In 1948, he returned to Europe with Der Bockerer ("Bockerer"), a completed theatre play that he had created with Peter Preses, which went on to have great success in Vienna (and which was turned into a film in 1981 by Franz Antel). In 1954 he settled in Basel, and in 1976 he won the Lifetime Achievement Award of the Swiss Schiller Foundation. He died in Basel, aged 80.

== Selected works ==

- Männer machen Fehler ("Men Make Mistakes"). Narratives, Berlin (Rowohlt), 1932.
- Niemand ("Nobody"). Modern mystery play, Ostrava (Kittl), 1934.
- Die Eroberer ("The Conquerors"). Stories from Europe, Zürich (Oprecht), 1936.
- Der Bockerer ("Bockerer"). Tragic farce, co-written with Peter Preses, Vienna (Sexl) 1946 (filmed by Franz Antel in 1981).
- Reise zum blauen Tag ("Journey to the Blue Day"). Verses, St. Gallen (Verlag der Volksstimme), 1946.
- Nachtigall will zum Vater fliegen ("A Nightingale Wants To Fly To His Father"). A cycle of New York novellas in four nights, Vienna (Sexl), 1950.
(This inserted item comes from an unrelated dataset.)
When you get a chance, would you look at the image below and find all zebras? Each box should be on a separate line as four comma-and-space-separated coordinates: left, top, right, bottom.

- Brasilianischer Romanzero ("Brazilian Romanzero"). Vienna (Frick); Zürich (Classen), 1950.
- Kurz nach 4 ("Shortly after 4"). Novel, Hamburg (Rowohlt), 1957.
- Spiele der Zeit ("Contemporary Games") - Samba; Feuerwasser ("Firewater"); Die Kleinen und die Großen ("The Great and the Small"). Hamburg (Rowohlt), 1957.
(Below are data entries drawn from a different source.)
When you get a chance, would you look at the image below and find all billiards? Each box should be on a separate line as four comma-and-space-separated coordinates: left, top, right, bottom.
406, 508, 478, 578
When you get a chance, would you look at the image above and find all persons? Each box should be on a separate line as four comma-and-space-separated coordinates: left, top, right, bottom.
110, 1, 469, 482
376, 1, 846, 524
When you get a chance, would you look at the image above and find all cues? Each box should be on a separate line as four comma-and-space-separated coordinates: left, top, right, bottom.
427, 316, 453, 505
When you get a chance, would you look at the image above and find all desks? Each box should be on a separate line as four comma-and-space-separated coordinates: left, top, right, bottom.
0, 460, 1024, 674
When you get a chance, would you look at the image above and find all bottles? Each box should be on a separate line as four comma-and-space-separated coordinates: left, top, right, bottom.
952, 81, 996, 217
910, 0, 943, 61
- Das Herz des Hais ("The Heart of the Shark"). Novel, Reinbek (Rowohlt), 1960.
- Spiele der Zeit, Bd. 2 ("Contemporary Games, Vol. 2") - Niemand (Nobody); Makumba; Mademoiselle Löwenzom. Berlin. 1968.
- Murmeljagd (The Woodchuck Hunt, 1977). Novel, Reinbek (Rowohlt), 1969.
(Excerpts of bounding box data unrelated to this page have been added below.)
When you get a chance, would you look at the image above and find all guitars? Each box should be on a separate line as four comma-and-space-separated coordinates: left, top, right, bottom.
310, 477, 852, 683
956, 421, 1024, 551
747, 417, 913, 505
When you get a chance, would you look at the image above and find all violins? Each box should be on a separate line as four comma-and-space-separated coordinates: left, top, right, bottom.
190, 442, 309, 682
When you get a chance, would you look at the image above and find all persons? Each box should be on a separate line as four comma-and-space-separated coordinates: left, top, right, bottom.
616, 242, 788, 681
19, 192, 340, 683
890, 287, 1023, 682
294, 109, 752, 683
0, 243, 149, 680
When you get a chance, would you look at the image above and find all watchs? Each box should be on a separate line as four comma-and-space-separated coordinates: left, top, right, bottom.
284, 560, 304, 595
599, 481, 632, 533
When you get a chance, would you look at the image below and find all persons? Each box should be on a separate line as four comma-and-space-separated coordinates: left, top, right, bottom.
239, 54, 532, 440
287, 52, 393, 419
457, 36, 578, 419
- Das Profil ("The Profile"). Novel, Reinbek (Rowohlt), 1973.
- William's Ex-Casino. Novel, Zürich; Cologne (Benziger), 1973.
- SIFF. Selektive Identifizierung von Freund und Feind ("SIFF. Selective Identification of Friend and Foe"). Essays, Zürich; Köln (Benziger), 1978.
- Franz Patenkindt. Epic of François Villon's German Godson in Fifteen Bench-Songs, Berlin (Berliner Handpresse), 1979.
- Vom Unzulänglichen der Wirklichkeit ("On The Inadequacies of Reality"). 10 not so nice stories, Basel (Lenos), 1983.
- Abseits vom Rodeo ("Aside from the Rodeo"). Novella, Basel (Lenos), 1991.

Bibliography

- Giorgia Sogos, Deutschland gestern und heute. Die Darstellung der Fremde in der Exil- und Migrationsliteratur im deutschsprachigen Kontext. Eine vergleichende Analyse, Free Pen Verlag, Bonn 2020, ISBN 978-3-945177-74-7.